■ WORK REQUIRED: The word "https" occurs in some lines of the listing. Copy those lines.

■ TASK INPUT:
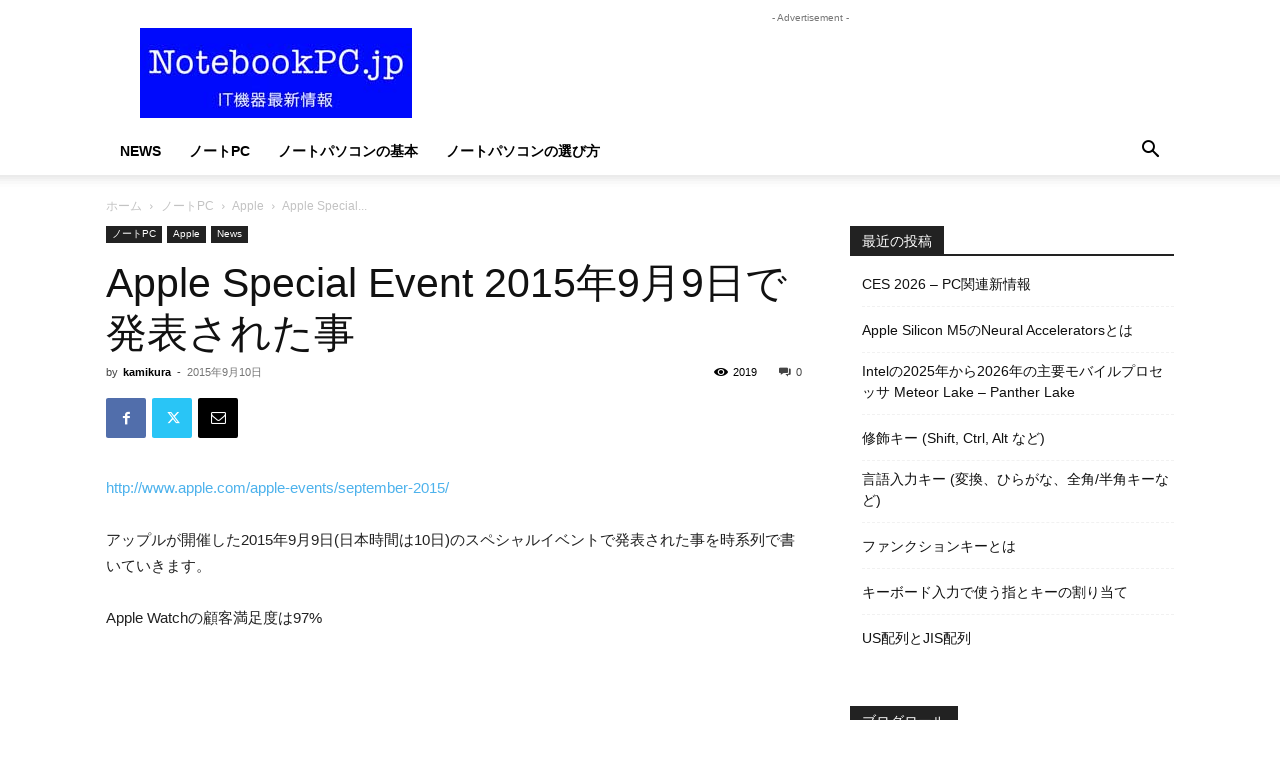

--- FILE ---
content_type: text/html; charset=utf-8
request_url: https://www.google.com/recaptcha/api2/aframe
body_size: 268
content:
<!DOCTYPE HTML><html><head><meta http-equiv="content-type" content="text/html; charset=UTF-8"></head><body><script nonce="Jjz-YYaWBQvA1LP_d_fPog">/** Anti-fraud and anti-abuse applications only. See google.com/recaptcha */ try{var clients={'sodar':'https://pagead2.googlesyndication.com/pagead/sodar?'};window.addEventListener("message",function(a){try{if(a.source===window.parent){var b=JSON.parse(a.data);var c=clients[b['id']];if(c){var d=document.createElement('img');d.src=c+b['params']+'&rc='+(localStorage.getItem("rc::a")?sessionStorage.getItem("rc::b"):"");window.document.body.appendChild(d);sessionStorage.setItem("rc::e",parseInt(sessionStorage.getItem("rc::e")||0)+1);localStorage.setItem("rc::h",'1769020405125');}}}catch(b){}});window.parent.postMessage("_grecaptcha_ready", "*");}catch(b){}</script></body></html>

■ SOLUTION BELOW:
request_url: https://www.google.com/recaptcha/api2/aframe
<!DOCTYPE HTML><html><head><meta http-equiv="content-type" content="text/html; charset=UTF-8"></head><body><script nonce="Jjz-YYaWBQvA1LP_d_fPog">/** Anti-fraud and anti-abuse applications only. See google.com/recaptcha */ try{var clients={'sodar':'https://pagead2.googlesyndication.com/pagead/sodar?'};window.addEventListener("message",function(a){try{if(a.source===window.parent){var b=JSON.parse(a.data);var c=clients[b['id']];if(c){var d=document.createElement('img');d.src=c+b['params']+'&rc='+(localStorage.getItem("rc::a")?sessionStorage.getItem("rc::b"):"");window.document.body.appendChild(d);sessionStorage.setItem("rc::e",parseInt(sessionStorage.getItem("rc::e")||0)+1);localStorage.setItem("rc::h",'1769020405125');}}}catch(b){}});window.parent.postMessage("_grecaptcha_ready", "*");}catch(b){}</script></body></html>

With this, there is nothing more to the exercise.